Piastri remains the wildcard. His qualifying pace all season has been among the best. Yas Marina’s reprofiled layout rewards straight-line speed and strategic execution. If he nails a perfect lap and manages to control the tyres and race tempo, he could take the crown.
This finale is more than a fight for 2025. It is a test of nerves, team strategy, tyre management and split-second decisions. Every braking zone, every DRS zone and every pit-stop call could tilt the balance.

Goodbyes, auditions and 2026 positioning
For some drivers, Abu Dhabi may be a farewell. Others are effectively auditioning for a bigger role in 2026, whether as de facto team leaders or as reference points against incoming rookies. Add in the presence of freshly crowned junior champions in the paddock and the whole weekend becomes a rolling job interview.
Friday’s first practice session for the Abu Dhabi Grand Prix will be busier than usual. Nine non-regular drivers are scheduled to take part across the grid as teams complete their mandatory rookie-running quotas and give reserve drivers one last taste of 2025 machinery.
The group is a mix of profiles. Several current Formula 2 frontrunners are set for another step in their graduation campaign, using Abu Dhabi’s low-risk layout and stable weather as an ideal environment to log mileage. One of the seats will be filled by a driver already confirmed for a future RB race role, turning FP1 into a live shakedown before his full-time promotion. Ferrari, meanwhile, will field a rare brother-pairing across its works and customer entries, while one well-funded newcomer takes up the final slot in a deal that underlines how valuable FP1 track time has become.
F2 storylines
Fornaroli’s victory lap and the battle for second
With the drivers’ title already secured in Qatar, Leonardo Fornaroli arrives in Abu Dhabi as a back-to-back junior champion, looking to put a final exclamation mark on his 2025 F2 campaign. The more immediate drama is behind him: Jak Crawford, Richard Verschoor, Luke Browning and others are locked in a tight fight for runner-up in the standings.
Expect some asymmetric strategies: those with little to lose may gamble on aggressive tyre calls or bold moves into Turn 6, while the drivers clinging to championship positions will try to stay out of trouble.

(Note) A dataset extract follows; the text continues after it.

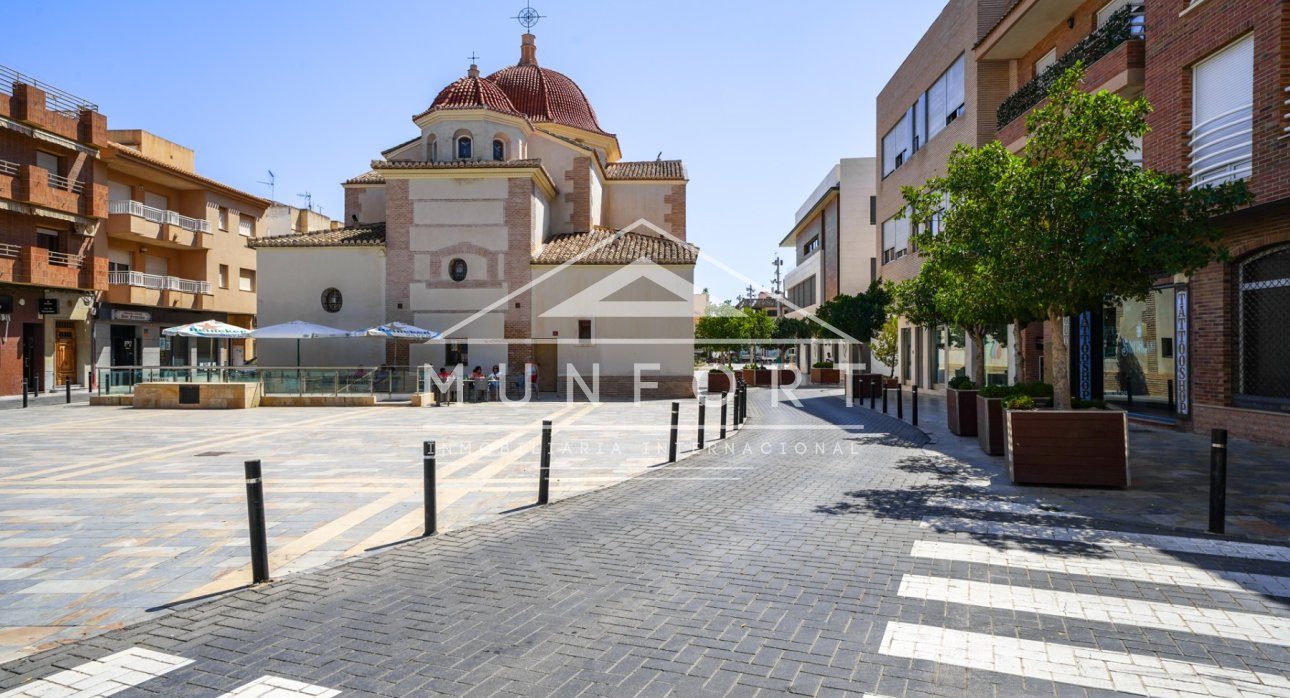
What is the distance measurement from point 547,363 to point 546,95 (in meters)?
13.5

Teams’ championship goes to the wire
Invicta Racing arrive in Abu Dhabi with one hand on the trophy, but not both. Their Qatar haul leaves them on 296 points, 35 clear of Hitech TGR and 57 ahead of Campos Racing. With 2025’s final Sprint and Feature still to run, that gap is big enough to give Invicta breathing room, yet small enough that one bad Sunday could still twist the table.

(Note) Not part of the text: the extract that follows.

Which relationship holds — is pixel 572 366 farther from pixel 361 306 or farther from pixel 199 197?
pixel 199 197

Invicta’s strength has been continuity. Leonardo Fornaroli’s title run delivered four wins and nine podiums, while Roman Stanek added regular top-six finishes to keep the floor of their weekends high. Even when they missed the front row, they usually banked double-points scores, which is where teams’ titles are really won.
Hitech TGR, by contrast, built momentum late. Dino Beganovic and Luke Browning have turned the car into a constant podium threat since the summer, and Qatar underlined that form again with strong race pace and fastest lap in the Feature. If Invicta stumble in Abu Dhabi, Hitech are the most likely to punish them.
Campos sit as the outside shot. Oliver Goethe’s pure speed and Rafael Villagómez’s breakthrough results mean they can still swing weekends if the race turns chaotic. They probably need a win plus trouble for both Invicta cars, yet Yas Marina’s tight pit exit and safety-car friendly layout have produced shocks before.